I have forgotten lots of things about Jillian’s life in the 24 years since that first day. Poignant, funny things. Things that made me rage. Snapshots of who she was becoming. I’ve relied on the better memories of others to color what’s gray. I haven’t forgotten that phone call, though. I’ve never again experienced the dark kaleidoscope of emotions encountered in those first 24 hours. I’ve never felt more alive. I’ve never wished more that I weren’t.
Jillian was born October 17, 1989. It was the last bad day.
For us, there is only the trying.
The rest is not our business.
—
T. S. ELIOT
I
was six years old and in the second grade when my mother first tried to kill herself. I had just come home from school when I found her lying on the kitchen floor, blood from her opened wrists pooling on the linoleum.
“What do you want me to do?” I asked her.
My mother said something I didn’t understand.
“What?”
This was 1964, and there was no 9-1-1 in those days. There were numbers in a phone book for doctors and ambulances and police, but I didn’t know how to find them. I stumbled through another plea. “What can I do?”
I knocked on the door of the neighbor’s apartment and rang the bell. No answer.
I returned to the kitchen. This was the first time I’d seen blood. “What do you want me to do?” I said again. Maybe my mother said “Call Dad,” but I don’t remember. I didn’t know his work number anyway.
That’s when I went out to play.
I don’t remember the rest of the day. My dad must have come home fairly soon after that, and they must have gone to the emergency room. Someone sewed my mother’s wrists. Later that night, my father woke me up.
“You saw your mother lying there and didn’t do anything?”
“I didn’t know what to do,” I said weakly.
“So you went outside to play?”
For a long time after that, my mother’s wrists were wrapped in bandages, and she would wear long sleeves to cover her arms. She looked sad, tired, disappointed, defeated.
“I didn’t know what to do,” I repeated.
That’s when my dad told me what to do if something like this ever happened again. He was giving a six-year-old instructions on what to do the next time his mother tried to kill herself.
TWO YEARS LATER, WHEN
I was in the fourth grade, my mother completed her task. We were living in a first-floor, garden-style apartment with a front door and a sliding glass door in the back. The day she died, both doors were locked. That day I got off the school bus, walked to the apartment and tried the front door. When I discovered it was locked, I went around to the glass door. I knocked on it, but I could tell my mother wasn’t home. I sat in a chair on the porch and did my homework.
This was unusual, but not completely strange. Sometime before that, my mother had bought a handgun and shot a hole through the ceiling of our apartment. I didn’t know why she did that. I’ve never asked. Doctors said she was “schizophrenic.” She’d been put on medication.

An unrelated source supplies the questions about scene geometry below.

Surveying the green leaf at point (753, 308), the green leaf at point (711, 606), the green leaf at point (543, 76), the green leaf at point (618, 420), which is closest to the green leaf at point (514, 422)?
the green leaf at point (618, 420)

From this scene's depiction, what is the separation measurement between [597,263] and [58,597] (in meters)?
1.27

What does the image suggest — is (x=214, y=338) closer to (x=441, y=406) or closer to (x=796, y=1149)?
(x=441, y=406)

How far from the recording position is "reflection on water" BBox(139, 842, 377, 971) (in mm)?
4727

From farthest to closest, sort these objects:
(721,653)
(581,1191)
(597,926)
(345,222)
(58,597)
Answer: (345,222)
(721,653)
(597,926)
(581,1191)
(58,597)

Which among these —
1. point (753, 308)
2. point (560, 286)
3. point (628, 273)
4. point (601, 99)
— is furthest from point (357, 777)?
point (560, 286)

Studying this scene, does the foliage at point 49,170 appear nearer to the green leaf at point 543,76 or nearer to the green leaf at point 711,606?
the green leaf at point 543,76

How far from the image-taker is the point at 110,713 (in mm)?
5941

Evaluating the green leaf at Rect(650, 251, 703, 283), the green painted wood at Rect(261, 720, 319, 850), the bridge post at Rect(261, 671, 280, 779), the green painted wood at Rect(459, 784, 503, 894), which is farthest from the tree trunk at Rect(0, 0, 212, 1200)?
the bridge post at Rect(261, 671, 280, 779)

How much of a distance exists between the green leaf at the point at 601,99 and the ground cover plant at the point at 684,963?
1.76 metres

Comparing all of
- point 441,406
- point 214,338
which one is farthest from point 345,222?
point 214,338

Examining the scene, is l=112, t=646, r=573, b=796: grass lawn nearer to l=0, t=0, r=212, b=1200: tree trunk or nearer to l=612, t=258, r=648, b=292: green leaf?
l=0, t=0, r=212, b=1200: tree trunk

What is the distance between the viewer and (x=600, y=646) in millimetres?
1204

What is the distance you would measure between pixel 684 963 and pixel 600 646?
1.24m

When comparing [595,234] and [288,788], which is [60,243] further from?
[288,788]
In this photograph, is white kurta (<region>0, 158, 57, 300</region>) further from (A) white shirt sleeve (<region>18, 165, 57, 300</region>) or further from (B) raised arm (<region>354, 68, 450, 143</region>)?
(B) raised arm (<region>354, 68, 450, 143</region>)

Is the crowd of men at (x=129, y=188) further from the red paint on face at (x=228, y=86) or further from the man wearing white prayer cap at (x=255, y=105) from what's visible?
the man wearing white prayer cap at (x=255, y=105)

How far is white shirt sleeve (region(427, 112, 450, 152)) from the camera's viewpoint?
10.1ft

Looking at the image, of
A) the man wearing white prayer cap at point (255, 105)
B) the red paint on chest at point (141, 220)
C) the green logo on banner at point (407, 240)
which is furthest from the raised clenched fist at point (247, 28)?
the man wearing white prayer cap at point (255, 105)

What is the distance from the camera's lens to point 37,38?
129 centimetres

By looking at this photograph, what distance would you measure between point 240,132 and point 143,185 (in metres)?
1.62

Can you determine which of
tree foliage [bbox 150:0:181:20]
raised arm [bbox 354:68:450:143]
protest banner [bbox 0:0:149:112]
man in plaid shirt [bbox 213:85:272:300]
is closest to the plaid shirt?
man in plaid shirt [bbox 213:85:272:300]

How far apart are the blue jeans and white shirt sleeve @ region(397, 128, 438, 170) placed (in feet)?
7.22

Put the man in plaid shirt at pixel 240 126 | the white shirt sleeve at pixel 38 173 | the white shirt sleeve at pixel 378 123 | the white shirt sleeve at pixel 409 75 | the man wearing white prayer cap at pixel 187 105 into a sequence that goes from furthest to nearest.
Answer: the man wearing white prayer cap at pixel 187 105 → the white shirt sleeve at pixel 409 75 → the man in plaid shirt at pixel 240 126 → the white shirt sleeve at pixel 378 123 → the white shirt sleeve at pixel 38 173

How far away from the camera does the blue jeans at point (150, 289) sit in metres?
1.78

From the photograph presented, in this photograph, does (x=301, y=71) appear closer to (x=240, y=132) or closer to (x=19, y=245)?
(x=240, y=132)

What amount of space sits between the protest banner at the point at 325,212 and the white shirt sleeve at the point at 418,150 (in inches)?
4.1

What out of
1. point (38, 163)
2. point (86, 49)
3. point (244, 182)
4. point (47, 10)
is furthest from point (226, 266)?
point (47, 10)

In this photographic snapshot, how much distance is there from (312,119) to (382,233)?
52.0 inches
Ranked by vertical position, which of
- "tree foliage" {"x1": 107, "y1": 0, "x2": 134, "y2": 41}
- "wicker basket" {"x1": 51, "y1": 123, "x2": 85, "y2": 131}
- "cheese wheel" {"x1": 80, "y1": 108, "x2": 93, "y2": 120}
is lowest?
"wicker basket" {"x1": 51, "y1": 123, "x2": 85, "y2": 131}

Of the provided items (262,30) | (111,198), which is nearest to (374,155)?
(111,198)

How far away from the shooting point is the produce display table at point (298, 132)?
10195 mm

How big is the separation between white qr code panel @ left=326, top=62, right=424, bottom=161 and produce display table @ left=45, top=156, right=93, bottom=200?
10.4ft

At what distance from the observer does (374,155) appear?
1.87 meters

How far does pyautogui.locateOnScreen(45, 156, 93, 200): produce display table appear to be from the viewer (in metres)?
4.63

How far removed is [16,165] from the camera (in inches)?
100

“Who would you rather live with? Me or Mommy?” my dad had once asked me during an especially unhappy night.
“I love you both,” I said.
Understanding something as complex as a flawed human brain is beyond most of us. It wasn’t on my radar as a kid in elementary school. It wasn’t even a concept. The times my mother checked into the “mental hospital” were explained to me as you might expect:
“Mom is sick. These people are going to make her well.”
Well, okay. Who’s going to make dinner?
WHEN YOU ARE A
child, all you really want is no surprises. There ought to be a comforting sameness. Cake on birthdays. Sleepovers, dinner at six and no TV until the homework is done. The calculus of a kid’s life should not be complex: Love, security and a place to go. And that place should be immovable so his world spins in a tight circle. Home is where you go that makes nowhere else matter. The monsters you see shouldn’t be the ones that scare you.